## GIVEN EXERCISE 1:
In the passage on understanding actors below, list the things named in the sentence that begins "So make sure that you understand."
## GIVEN EXERCISE 2:
Continue the passage on understanding actors, picking up after its final sentence.

UNDERSTANDING ACTORS—YOU GOTTA LOVE ’EM!

Actors Talk Back!

Your actor will talk back to you if you don’t know what you’re doing. Your actor will talk back to you if you don’t understand the story or its characters. Your actor will talk back to you if you don’t understand what they are all about in bringing to life the character they are playing. So make sure that you understand the text, the characters, the theme, the content, and most of all: the actor. Acting for the screen requires the actor to work much more quickly in finding the essence of the character and using themselves to portray the role than they do for the stage. As many film project budgets do not allow for rehearsal time you must be able to get performances from your actors quickly during the shooting process. In order not to be intimidated by your actors—because many of them do talk back—you must first generally understand what an actor is all about.

Actors are basically like children. They like to dress up and be other people. They want and crave attention, and they respond to words of praise or disapproval. They look at you after they have done a scene to see whether you want them to do more, and then nag that they are doing too much. They are complex, creative people. They have a life away from the script, the stage, or the studio, and that life sometimes gets in the way of their life as an actor. Knowing how they think, how they approach their craft, and what they are about and understanding the separate levels of what makes up the person we call an actor can be useful to your success in working with them. Although many books are written about acting—and one or two about directing of actors—this section should give you a brief glance at the makeup of actors.

Actors work on three levels at the same time, especially as it relates to acting for the screen; it is just the nature of who they are as actors. Those three levels function with one another in various intensities from the time they audition through the time they complete their work in front of the camera. Actors spend years in classes developing those levels. Meryl Streep once said that acting is so simple that it is difficult. Simple because actors use who they are and difficult because they have to show who they are and their own vulnerabilities to bring life to the roles they play. Three levels make up the basis for an actor’s ability to create a character and are constantly at work as actors act: the conscious level, the subconscious level and the unconscious level. They should be thought of as three levels of one’s layered traits. Simply, they make up the actor’s psyche and affect how they approach the shading of their roles.

The Conscious Actor

The first level is that of the conscious actor. It refers to the facet of a person’s or actor’s behavior that is closest to the surface on an immediate day-today and moment-to-moment basis. It pertains to the little voice inside of the person/actor that asks How does my hair look? or What does she (the director, casting director, etc.) want me to look like when I audition? or Damn, I had a flat tire getting to the set, how am I going to get it fixed before going home? It manifests itself as emotions or feelings that may affect the focus actors need to get into character unless they are trained or directed to work from other levels of their experiences; it certainly is true when actors audition and sometimes is true when they are working in front of the camera. On one project that I directed, a well-known actor had to do a “breakup” scene with his female costar. The scene took place at night on the rooftop of a high-rise apartment building, and it was three pages of dialogue. During the course of the film, this actor was always letter-perfect with his lines each and every take of a shot, so I devised this particular scene to be a continuously moving dolly shot during the interchange of dialogue between the two actors while bringing the night skyline of Los Angeles into the scene. When we went to shoot the scene, he could not remember one line of his dialogue and was continually flubbing through his speaking lines, making the long take impossible. I was baffled and, because of our schedule, needed to change the shooting concept on the spot and revert to shorter takes, breaking the scene up with a fixed camera position for each shot and working more slowly with this actor to get a performance. Not as visually effective as the planned long continuous take, but for some reason the actor could not remember his lines in the relationship of the scene. Even then, the actor never maintained dialogue continuity from take to take. The next day my second A.D. told me what had happened the previous morning. The actor had broken up with his live-in girlfriend of twelve years. I knew then that the breakup scene in the movie was too close to what he had experienced that morning before coming to the set. It was on the surface of his working consciousness and therefore affected his ability in performance.

## ENTRIES PROVIDED:

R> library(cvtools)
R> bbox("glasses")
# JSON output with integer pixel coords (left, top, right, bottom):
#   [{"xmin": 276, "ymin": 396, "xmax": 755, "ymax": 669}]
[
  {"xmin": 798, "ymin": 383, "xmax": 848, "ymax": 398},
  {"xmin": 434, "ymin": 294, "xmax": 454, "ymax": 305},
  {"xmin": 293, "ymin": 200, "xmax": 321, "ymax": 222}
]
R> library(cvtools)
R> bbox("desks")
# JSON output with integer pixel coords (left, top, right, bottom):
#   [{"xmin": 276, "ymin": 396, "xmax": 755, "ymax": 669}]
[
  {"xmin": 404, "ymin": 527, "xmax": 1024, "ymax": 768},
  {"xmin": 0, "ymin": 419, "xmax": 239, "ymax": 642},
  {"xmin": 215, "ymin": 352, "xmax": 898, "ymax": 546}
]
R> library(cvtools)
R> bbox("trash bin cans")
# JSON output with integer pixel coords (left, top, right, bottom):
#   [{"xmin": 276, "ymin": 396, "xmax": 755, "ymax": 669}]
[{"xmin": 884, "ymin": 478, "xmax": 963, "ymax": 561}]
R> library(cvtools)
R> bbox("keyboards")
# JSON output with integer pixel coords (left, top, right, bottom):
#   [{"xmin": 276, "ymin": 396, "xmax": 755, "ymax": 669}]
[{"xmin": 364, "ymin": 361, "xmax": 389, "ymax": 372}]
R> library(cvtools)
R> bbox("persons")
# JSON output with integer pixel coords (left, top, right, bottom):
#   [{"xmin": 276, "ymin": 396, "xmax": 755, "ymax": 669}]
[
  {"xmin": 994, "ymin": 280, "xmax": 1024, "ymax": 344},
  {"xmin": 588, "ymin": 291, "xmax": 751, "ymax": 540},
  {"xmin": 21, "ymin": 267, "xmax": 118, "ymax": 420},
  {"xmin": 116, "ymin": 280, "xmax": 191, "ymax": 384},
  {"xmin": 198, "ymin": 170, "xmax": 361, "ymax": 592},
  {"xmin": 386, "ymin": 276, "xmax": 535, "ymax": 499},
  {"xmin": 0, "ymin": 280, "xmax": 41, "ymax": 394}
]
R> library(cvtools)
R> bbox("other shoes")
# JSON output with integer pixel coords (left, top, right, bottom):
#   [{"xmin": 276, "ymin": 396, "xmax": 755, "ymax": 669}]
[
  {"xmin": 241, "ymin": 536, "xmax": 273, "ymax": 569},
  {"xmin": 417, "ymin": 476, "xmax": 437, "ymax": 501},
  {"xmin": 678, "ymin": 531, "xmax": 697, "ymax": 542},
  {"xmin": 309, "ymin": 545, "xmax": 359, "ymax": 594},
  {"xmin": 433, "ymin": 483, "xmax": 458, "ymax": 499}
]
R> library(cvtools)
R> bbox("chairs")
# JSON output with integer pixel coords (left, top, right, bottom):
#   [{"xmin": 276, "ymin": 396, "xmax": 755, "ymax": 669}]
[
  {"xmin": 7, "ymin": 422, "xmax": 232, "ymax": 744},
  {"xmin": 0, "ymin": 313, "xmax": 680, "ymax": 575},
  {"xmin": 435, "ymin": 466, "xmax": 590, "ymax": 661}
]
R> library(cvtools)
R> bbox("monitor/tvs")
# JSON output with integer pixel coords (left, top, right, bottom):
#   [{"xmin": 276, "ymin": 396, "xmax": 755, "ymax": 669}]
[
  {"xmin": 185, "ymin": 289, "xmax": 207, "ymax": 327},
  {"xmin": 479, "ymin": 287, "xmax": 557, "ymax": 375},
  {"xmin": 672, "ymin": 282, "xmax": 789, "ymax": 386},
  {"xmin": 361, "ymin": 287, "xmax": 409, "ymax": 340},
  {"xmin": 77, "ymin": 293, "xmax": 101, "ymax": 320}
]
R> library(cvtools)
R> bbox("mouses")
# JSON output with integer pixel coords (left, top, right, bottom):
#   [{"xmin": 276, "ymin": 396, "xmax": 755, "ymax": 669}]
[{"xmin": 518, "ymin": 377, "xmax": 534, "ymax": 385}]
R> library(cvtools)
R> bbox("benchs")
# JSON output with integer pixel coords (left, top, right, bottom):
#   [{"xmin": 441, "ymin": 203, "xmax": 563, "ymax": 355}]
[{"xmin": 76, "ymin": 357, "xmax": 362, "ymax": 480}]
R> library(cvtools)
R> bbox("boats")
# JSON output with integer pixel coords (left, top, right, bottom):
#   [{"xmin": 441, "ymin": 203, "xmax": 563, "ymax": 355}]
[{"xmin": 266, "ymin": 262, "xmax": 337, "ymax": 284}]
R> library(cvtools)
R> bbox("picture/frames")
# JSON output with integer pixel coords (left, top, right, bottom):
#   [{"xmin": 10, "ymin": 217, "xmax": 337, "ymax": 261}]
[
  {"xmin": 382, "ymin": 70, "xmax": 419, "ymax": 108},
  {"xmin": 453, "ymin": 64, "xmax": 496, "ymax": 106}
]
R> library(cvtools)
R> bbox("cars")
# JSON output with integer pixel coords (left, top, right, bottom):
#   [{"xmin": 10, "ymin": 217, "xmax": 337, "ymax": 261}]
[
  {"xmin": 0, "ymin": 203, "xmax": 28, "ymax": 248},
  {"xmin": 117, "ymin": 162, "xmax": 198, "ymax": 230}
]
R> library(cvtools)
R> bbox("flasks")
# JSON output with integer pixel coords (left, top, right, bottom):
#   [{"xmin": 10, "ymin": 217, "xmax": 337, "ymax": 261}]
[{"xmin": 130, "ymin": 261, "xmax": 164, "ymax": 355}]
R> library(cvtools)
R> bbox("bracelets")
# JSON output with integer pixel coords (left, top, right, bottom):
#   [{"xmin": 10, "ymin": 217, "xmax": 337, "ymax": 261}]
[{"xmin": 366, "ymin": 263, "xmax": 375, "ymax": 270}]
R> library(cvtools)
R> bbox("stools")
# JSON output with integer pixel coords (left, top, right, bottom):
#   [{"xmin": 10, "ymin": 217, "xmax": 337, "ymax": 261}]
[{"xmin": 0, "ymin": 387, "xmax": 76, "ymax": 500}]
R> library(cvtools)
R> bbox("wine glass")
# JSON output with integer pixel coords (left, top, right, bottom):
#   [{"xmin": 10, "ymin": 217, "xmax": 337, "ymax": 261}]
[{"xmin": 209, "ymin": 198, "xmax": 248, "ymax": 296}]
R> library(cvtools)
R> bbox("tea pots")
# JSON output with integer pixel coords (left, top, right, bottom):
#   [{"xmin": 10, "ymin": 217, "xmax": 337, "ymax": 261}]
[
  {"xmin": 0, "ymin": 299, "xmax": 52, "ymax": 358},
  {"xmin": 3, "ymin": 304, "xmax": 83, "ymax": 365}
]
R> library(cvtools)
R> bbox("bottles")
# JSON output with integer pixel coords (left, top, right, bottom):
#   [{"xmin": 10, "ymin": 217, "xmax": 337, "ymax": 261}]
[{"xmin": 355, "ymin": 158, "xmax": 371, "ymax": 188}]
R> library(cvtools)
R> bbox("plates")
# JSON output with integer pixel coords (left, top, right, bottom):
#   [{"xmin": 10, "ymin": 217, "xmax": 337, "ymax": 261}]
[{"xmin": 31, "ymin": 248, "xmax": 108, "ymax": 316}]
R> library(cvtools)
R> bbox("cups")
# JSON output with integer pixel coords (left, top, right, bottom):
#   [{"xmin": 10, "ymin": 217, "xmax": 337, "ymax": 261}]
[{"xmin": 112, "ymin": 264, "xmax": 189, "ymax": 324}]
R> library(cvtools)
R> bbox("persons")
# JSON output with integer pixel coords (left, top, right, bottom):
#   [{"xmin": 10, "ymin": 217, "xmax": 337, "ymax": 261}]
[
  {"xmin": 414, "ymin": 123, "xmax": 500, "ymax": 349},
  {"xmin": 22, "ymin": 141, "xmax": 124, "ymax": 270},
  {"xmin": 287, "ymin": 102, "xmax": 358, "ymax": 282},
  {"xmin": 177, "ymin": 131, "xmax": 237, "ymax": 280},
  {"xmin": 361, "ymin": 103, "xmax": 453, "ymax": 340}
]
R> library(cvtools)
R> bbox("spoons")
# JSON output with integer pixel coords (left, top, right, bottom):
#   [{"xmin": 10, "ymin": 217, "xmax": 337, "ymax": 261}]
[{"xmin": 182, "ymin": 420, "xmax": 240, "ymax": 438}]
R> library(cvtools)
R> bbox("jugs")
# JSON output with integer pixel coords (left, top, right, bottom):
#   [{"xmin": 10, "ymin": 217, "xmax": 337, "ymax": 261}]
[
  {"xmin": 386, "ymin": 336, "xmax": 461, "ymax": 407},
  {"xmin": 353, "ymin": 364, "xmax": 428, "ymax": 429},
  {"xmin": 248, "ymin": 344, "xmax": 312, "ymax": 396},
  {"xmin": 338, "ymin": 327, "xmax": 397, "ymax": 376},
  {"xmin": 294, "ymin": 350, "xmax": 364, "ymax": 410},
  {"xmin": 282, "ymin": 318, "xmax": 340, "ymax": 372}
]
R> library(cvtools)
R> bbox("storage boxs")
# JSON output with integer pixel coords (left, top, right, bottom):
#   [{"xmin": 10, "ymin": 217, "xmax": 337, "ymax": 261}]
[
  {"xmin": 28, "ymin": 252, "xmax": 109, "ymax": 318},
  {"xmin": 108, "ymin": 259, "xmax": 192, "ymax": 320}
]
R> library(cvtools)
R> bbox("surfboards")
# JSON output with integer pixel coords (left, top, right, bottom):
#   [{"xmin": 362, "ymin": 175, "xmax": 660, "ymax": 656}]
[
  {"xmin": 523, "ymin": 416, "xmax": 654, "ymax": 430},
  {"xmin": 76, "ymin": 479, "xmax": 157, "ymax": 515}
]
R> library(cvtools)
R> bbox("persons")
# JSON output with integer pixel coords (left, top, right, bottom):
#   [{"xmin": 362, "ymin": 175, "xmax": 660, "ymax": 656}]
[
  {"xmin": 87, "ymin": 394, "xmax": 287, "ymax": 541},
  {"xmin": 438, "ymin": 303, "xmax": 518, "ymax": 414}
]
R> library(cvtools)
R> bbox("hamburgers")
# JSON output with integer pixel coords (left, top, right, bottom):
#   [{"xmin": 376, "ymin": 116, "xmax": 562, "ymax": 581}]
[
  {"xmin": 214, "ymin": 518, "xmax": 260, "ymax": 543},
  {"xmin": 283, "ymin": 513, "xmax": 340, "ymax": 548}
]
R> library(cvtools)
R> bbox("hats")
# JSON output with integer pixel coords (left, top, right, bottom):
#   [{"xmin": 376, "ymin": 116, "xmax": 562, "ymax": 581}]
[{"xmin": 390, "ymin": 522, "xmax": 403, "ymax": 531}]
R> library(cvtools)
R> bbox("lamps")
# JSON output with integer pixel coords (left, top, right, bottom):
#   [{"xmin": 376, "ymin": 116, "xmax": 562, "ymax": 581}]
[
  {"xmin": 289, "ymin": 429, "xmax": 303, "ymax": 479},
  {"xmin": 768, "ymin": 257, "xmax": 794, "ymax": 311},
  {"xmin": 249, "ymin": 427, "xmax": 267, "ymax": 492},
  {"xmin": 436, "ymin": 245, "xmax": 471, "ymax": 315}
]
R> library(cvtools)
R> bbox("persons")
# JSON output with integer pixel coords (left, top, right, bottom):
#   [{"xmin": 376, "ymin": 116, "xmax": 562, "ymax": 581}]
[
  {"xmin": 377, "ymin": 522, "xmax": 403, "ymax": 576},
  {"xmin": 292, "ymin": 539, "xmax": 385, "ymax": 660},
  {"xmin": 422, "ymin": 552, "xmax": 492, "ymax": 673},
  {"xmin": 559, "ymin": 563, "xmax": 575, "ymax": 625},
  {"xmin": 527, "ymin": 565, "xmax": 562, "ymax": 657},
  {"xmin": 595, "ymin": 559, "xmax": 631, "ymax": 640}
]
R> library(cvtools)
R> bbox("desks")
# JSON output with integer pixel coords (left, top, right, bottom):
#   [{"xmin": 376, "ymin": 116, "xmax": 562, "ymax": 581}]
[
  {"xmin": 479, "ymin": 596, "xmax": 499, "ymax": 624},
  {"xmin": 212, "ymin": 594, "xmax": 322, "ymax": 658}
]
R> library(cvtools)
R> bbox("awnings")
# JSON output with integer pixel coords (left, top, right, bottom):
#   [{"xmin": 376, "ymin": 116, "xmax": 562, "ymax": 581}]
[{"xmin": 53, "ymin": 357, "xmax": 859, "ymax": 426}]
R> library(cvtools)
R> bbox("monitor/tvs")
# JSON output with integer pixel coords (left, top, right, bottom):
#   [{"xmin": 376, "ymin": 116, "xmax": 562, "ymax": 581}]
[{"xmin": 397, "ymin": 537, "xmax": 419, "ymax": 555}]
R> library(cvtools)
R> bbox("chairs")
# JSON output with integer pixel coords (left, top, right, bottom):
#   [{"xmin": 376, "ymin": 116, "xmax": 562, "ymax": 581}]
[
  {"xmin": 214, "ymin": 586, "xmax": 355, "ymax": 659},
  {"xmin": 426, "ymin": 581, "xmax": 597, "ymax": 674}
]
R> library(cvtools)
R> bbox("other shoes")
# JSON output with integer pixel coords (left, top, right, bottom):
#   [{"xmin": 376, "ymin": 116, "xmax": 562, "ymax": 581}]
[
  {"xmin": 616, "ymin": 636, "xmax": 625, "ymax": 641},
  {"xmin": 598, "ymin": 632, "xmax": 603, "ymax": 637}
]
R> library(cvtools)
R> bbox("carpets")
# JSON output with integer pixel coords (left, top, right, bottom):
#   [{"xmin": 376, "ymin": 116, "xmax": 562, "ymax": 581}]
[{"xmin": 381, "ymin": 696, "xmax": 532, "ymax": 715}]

## WRITTEN REPLY 1:
- the text
- the characters
- the theme
- the content
- the actor

## WRITTEN REPLY 2:
The conscious facet of the actor often has the strongest impact and can cause the biggest problems with the inexperienced or untrained actor, not only because it can affect the performance but because the emotions that happen only on a conscious level are portrayed mechanically and without meaning. Actors doing this are playing it safe. This is what directors refer to when they tell an actor that they are being mechanical and “playing at the emotion.” Actors bring meaning to emotions when they bring other parts of themselves from other levels. Working just from the conscious level is untruthful. And the camera records only the truth.

The Unconscious Actor

The life experiences that frame the foundation of the person/actor are found at the unconscious level. To some degree life experiences affect and determine who we are and how we might behave in certain situations since we learn something from each experience that life offers us. And it is from those life experiences that a trained actor can call upon to help create a character.

When I produced the play On the Waterfront and was auditioning actors, Burt Young11 read the role of Johnny Friendly, the boss of the union who controlled the labor on the docks. In the film written by Budd Schulberg and directed by Elia Kazan, Lee J. Cobb played the role as a strong, threatening, loud, and brash union leader. Threat and the powerful unpredictability of the character were for Cobb couched in his brashness. When Burt Young read for the Broadway production, his reading was understated, deliberate, and quiet but with the same (if not more) threat and power that was called for in the role. Burt Young grew up and survived in the tough New York neighborhood called Hell’s Kitchen. Growing up in this neighborhood—and because of his size—he developed tough-guy mannerisms, through understated, direct, and deliberate behavior. His life experiences developed within him unconscious characteristics that he was able to bring to the John Friendly character. The brashness that was very much Cobb was not in his performance, but the power of the character was evident in every line of dialogue that he read. Life experiences that mold us into who we are cannot be changed. When they are used, it is these life experiences that actors draw upon to shade their character. Thus, Brian Dennehy’s performance as Willy Loman in Death of a Salesman is different than Dustin Hoffman’s Willy. It is the skilled actor who is able to recognize those experiences and can isolate any aspect of them to breathe a soul into the foundation of the character they are portraying.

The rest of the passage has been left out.